Two years ago, military officers overthrew president Alpha Condé’s regime on 5 September 2021 – less than a year after he started his controversial third term. In December 2022, Guinea’s transitional authorities and the Economic Community of West African States (ECOWAS) agreed on a two-year roadmap for returning the country to civilian rule.
The 10-point roadmap includes developing a new constitution and adopting it through a popular referendum. These two steps will define several other elements of the transition, including the constitution’s organic laws and the holding of local, legislative and presidential elections.
The draft constitution was scheduled for adoption by the National Transitional Council by the end of June, but that deadline was missed, delaying the transition. One reason for the delay may relate to funding. Many feel the transitional authorities’ proposed budget to implement the roadmap – US$600-million – is too high. So far, the government has announced the mobilisation of only about US$40-million of this amount.
In an August interview, Prime Minister Bernard Goumou seemed to blame the international community, particularly ECOWAS, for the slow pace of resource mobilisation. He said ECOWAS undertook in the December 2022 agreement to help Guinea raise funds. To prevent the issue from holding up the transition’s timely implementation, Guinean authorities and their partners must make a concerted effort to secure the necessary resources.
Nevertheless, with enough political will and action by those in charge, there is still enough time to complete the constitution's drafting ahead of the December referendum.
One cause for optimism is that the National Transitional Council has organised several consultations on the constitution across the country, along with two constitutional orientation symposiums in March and April. Political parties, civil society organisations, lawyers, religious bodies and the military have submitted written inputs on several aspects of the new constitution.
A review of some of these contributions reveals two important aspects that could help build a stable post-transition democracy.
Several inputs insisted on mechanisms for checks and balances. Most called for the presidential system to remain (rather than a parliamentary regime), with some moderation in the president’s powers. This could involve enhancing parliamentary oversight and reducing the president’s role in appointments, including of magistrates, by reinforcing the National Assembly and National Commission of Magistrates’ powers in appointing judges.

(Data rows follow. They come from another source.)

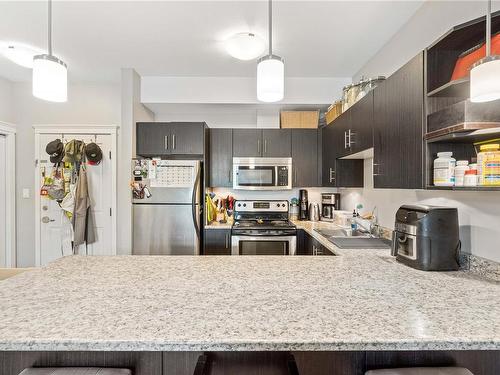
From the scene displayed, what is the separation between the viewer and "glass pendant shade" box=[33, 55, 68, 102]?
1333mm

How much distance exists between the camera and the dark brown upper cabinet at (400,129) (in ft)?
4.89

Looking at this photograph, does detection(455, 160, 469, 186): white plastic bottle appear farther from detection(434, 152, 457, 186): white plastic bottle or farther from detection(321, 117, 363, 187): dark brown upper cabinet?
detection(321, 117, 363, 187): dark brown upper cabinet

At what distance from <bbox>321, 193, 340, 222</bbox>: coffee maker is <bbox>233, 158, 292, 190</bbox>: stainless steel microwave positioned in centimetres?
62

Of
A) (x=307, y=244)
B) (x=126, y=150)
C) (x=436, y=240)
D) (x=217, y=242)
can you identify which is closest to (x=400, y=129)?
(x=436, y=240)

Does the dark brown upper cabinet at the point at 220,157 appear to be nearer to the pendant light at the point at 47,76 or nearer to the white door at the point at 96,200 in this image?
the white door at the point at 96,200

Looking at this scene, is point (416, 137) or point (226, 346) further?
point (416, 137)

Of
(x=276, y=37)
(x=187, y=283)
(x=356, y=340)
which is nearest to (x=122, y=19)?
(x=276, y=37)

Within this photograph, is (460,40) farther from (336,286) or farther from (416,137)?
(336,286)

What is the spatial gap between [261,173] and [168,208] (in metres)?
1.19

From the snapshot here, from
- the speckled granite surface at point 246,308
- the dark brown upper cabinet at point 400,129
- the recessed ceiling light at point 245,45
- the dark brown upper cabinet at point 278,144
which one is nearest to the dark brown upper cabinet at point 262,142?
the dark brown upper cabinet at point 278,144

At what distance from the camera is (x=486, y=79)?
2.99ft

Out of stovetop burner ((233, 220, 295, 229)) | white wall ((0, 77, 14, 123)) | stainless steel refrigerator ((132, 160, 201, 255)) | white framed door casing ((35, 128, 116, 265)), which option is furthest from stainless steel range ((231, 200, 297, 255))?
white wall ((0, 77, 14, 123))

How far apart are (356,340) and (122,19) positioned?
260 cm

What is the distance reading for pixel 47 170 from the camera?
351 centimetres
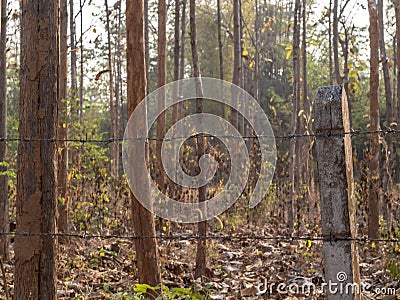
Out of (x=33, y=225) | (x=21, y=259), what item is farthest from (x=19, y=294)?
(x=33, y=225)

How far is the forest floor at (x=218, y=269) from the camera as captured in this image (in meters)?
5.57

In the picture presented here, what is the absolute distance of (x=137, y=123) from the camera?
5570 millimetres

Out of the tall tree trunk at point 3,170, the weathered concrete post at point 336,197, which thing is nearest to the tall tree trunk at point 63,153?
the tall tree trunk at point 3,170

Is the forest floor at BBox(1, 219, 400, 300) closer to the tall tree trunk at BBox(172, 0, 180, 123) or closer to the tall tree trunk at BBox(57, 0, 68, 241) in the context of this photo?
the tall tree trunk at BBox(57, 0, 68, 241)

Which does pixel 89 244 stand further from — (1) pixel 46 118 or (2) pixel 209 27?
(2) pixel 209 27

Submissions also called for subjecting some presidential appointments to parliamentary approval and ensuring that the tenures of some state institution heads couldn’t be terminated by the president, or by him or her alone.

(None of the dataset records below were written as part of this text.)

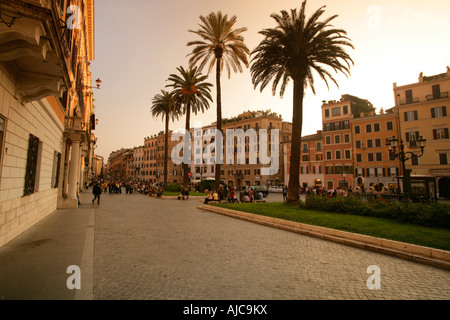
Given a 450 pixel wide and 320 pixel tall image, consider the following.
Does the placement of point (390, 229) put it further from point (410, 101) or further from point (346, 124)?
point (346, 124)

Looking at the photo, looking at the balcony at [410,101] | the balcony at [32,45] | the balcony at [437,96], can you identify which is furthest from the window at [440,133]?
the balcony at [32,45]

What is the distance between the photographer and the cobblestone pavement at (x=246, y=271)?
4.14m

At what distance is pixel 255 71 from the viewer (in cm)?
1895

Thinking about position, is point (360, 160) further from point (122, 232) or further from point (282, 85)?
point (122, 232)

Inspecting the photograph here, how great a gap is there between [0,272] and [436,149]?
47617 mm

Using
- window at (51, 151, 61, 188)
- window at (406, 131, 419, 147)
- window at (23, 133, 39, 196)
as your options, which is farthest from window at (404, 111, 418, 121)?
window at (23, 133, 39, 196)

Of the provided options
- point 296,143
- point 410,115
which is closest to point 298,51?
point 296,143

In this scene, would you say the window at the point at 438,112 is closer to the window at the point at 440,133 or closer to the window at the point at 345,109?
the window at the point at 440,133

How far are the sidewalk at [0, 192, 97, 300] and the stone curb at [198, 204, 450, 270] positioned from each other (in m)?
7.47

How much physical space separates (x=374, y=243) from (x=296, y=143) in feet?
32.5

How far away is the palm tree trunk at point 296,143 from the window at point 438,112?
3283 cm

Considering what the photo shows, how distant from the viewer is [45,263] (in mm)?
5148

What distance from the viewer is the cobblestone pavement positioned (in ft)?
13.6
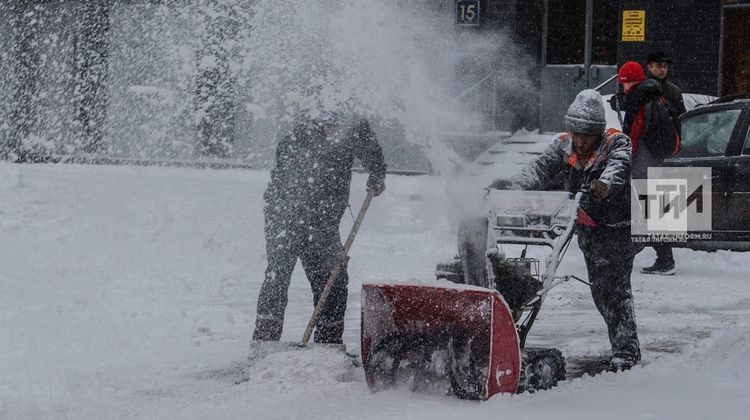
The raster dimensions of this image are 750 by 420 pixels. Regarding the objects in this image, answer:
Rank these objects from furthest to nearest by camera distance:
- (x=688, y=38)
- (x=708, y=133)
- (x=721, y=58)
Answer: (x=688, y=38), (x=721, y=58), (x=708, y=133)

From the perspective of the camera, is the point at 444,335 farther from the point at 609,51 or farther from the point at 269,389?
the point at 609,51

A key feature in various submissions was the need to limit a president’s time in office to a maximum of two five-year terms. Under Condé, a new constitution was drafted and approved to side-step legal provisions preventing him from running for a third term. Arguing that the new constitution nullified his previous terms, this controversial ‘clock-setting’ saw Condé elected for a third term in 2020 – contributing to the coup that removed him and started the current transition.
Third-termism is important in current political debates in Africa. The constitutions of 40 African countries contain presidential term limits. Since 1990, some 34 leaders in 20 countries have served their time in office and handed power to successors without tampering with the constitution to remain in office.
When heads of state abide by term limits, stable political transitions are boosted in two ways. First, regular power changes signal to others with political ambitions that there is an opportunity to ascend to the helm. In all 20 African countries where outgoing leaders have respected term limits, no subsequent elected leaders have successfully challenged the provision.
Second, leaders facing only one or two terms are likely to care more about their legacy and act in the interest of their country’s citizens. The attendant high levels of citizen satisfaction, particularly regarding socio-economic development and service delivery, contribute to political stability.
What supplementary measures could the new Guinean constitution include to protect it from manipulation linked to third-termism? The 2010 constitution protected this provision from being changed, putting it in the same basket as four other ‘forbidden fruits’: the country’s secular nature, its republican form, territorial integrity, and multiparty and multi-trade union system.
Perhaps the current drafters could retain those clauses and add that any amendment or the drafting of a new constitution – which seeks to change or bypass these protected clauses – is null and void. This could even be elevated to the level of high treason. To counter the arguments of those who might insist on the dynamism and adaptability of constitutions, the provision could have a time limit of several decades.
The inclusivity of the new constitution’s consultation and drafting processes will be key in determining its legitimacy well after the transition has ended. But the real test is still to come – the commitment of post-transition leaders to the constitution and its provisions. This will be the surest guarantee for its sustainability and internalisation by Guineans.
To achieve this, officeholders in the legislature and judiciary must fiercely protect their independence and act with integrity. The executive should commit to respecting this independence, with conscious and organised citizens playing an important watchdog role.